=== SOURCE ===

This ended up happening multiple times and I was able to pinpoint that it was when our backup software (carbon copy cloned) that ran at the time of each crash. Each time it was when it was backing up a file inside the sus directory (software update server directory). I also ran a HD program to check the disk for bad sectors and this again crashed in the same directory. Now I have removed the directory from the backup and the server hasn't crashed. I have stopped the software update service too (before the backups ran).

I am worried to why this is happening. All the drives report as fine in disk utility. The backup are running but I don't want it to lock up again for a more important directory. The only way to rectify the crash is to power cycle the server and all services are unresponsive when the crash happened.

I also tried starting the mini in target disk mode and using a separate mac to clone the drive. The disk disconnected when I reached the same sus directory. I had to use disk utility to manually remount the drive as it showed as being disconnected (with the error message to go with it).

Any help or ideas would be much appreciated.

Jonathan
 

jared_kipe

macrumors 68030
Dec 8, 2003
2,967
1
Seattle
I would suspect that your HDD is going out.

=== STORED DATA ===

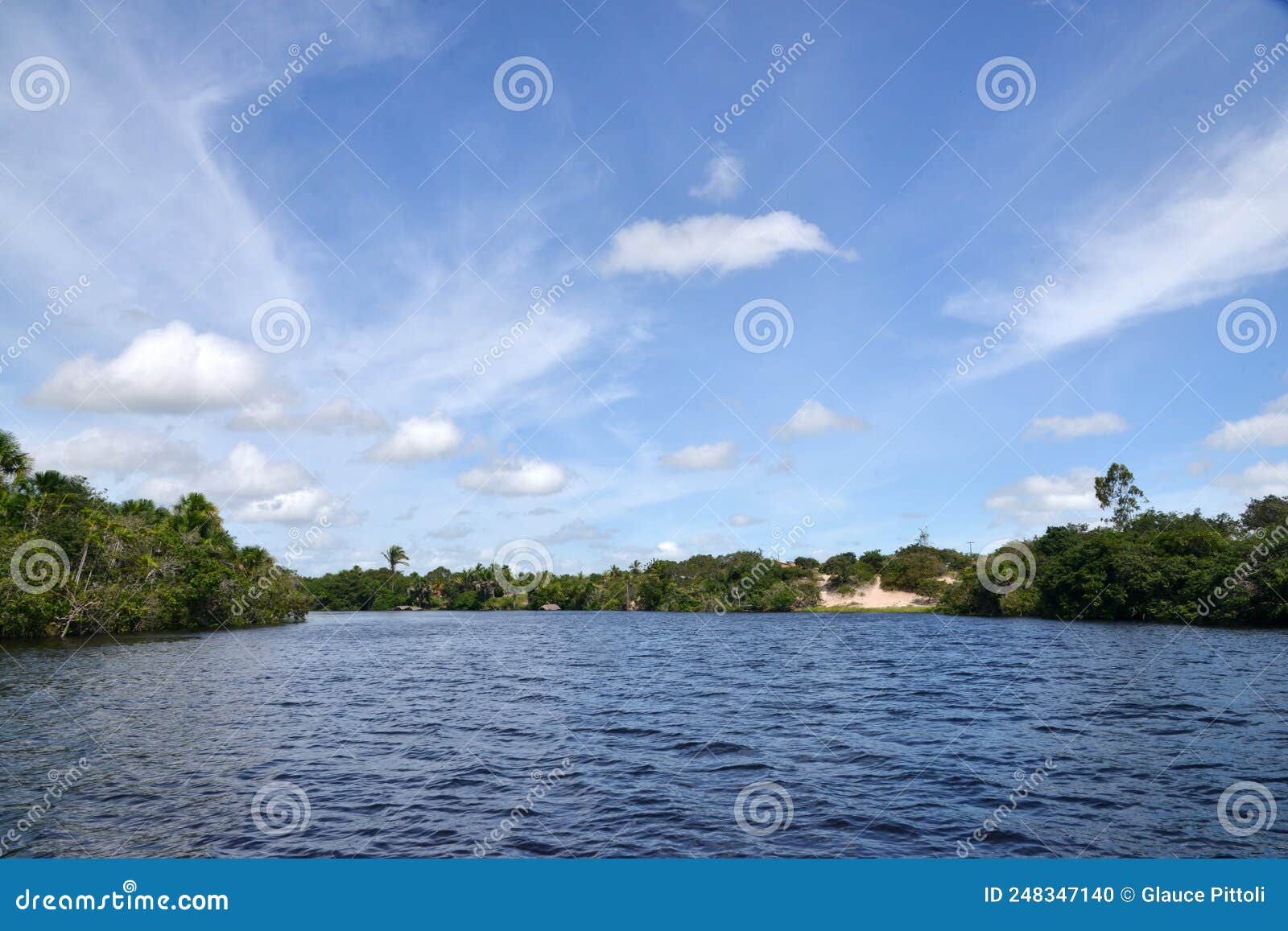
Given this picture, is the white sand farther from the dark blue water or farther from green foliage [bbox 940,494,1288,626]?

===

PROBLEMS AND TASKS.
• 1. In the forum post about the server crashing during backups, which directory was the backup working on each time the crash happened?
• 2. Continue the forum thread about the server crashing during backups from the point where it stops.

FINAL ANSWERS.
• 1. The sus (software update server) directory.

• 2.
Two things, download black magic HDD speed test utility and get an idea of the speed at which your HDD is reading and writing.
I recently had a RAID fail. The first indication was that a Windows VM refused to boot because of an IO error, but I passed it off as some windows corruption on the vm's HDD file. Secondly, a scheduled rsync backup was taking a LONGgg time to complete. In my case I had non-raided partitions on each disk, so a couple of minutes in Blackmagic showed me which disk was able to read at 150MBps and which one was only doing 10MBps. Sometimes drives limp to their deaths.

If your speed tests are inconclusive, try copying that directory with ditto. Ditto has some pretty nice error handling built in and 'usually' is quite graceful under IO errors when compared to other programs. Open up terminal and type in 'sudo ditto -rsrc -V /path/to/sus/ /tmp/sus/'

If the files wizzing by indicate an error, I'd probably replace the drive. (You could try to delete that directory, but I don't know that I would bother)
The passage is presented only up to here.